The spatial distribution of cropping systems (rotation and crop management strategies) within farms can be either a pre-defined inputs or simulated by the cropping plan decision module that is based on a Belief-Desire-Intention architecture. Crop management strategies are represented through a set of decision rules (nested IF THEN rules) to trigger tillage, sowing, fertilization, hoeing, irrigation, and harvesting.
Two main types of social dynamics are represented in Maelia: the socio-economic phenomena (land use changes, domestic and industrial water withdrawals and discharges) and the regulation activities of dam managers and local state services (water use restrictions).
Water releases from dams and restrictions of agricultural water withdrawals during the low-water period are simulated, day after day, according to decision rules (nested IF THEN rules) of corresponding actors.
Implementation of the MAELIA platform requires integration of more than 20 types of data: soil, climate, elevation, land cover, water withdrawals and release points, rivers, small individual-managed dams, collectively managed dams, groundwater, farm islets spatial distribution, cropping systems…
GIS pre-processing routines have been developed to strongly facilitate implementation of the platform in a new river basin. They provide a detailed and coherent space-time representation of the complexity of the structure and the initial state of the studied management situation.
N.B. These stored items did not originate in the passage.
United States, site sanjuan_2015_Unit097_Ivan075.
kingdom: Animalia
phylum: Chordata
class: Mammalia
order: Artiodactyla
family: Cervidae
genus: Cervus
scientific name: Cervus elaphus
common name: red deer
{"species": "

The Maelia multi-agents simulation model has been implemented with GAMA®; an open-source generic agent-based modeling and simulation platform with powerful features in terms of GIS integration or high-level tools (e.g., decision-making or clustering algorithms).
The Maelia Integrated Impact Assessment platform deals with key challenges of modelling social-ecological systems. First, it represents dynamic interactions between human activities and ecological processes on the one hand and governance systems on the other hand. Second, it represents these interactions at the relevant spatiotemporal resolutions to handle actual problems of organizations in charge of water management and of issues of the main water users: the farmers. Maelia seems to have reached its objective to develop relevant knowledge for decision-makers since it is currently adapted to develop decision support systems for local water resource managers.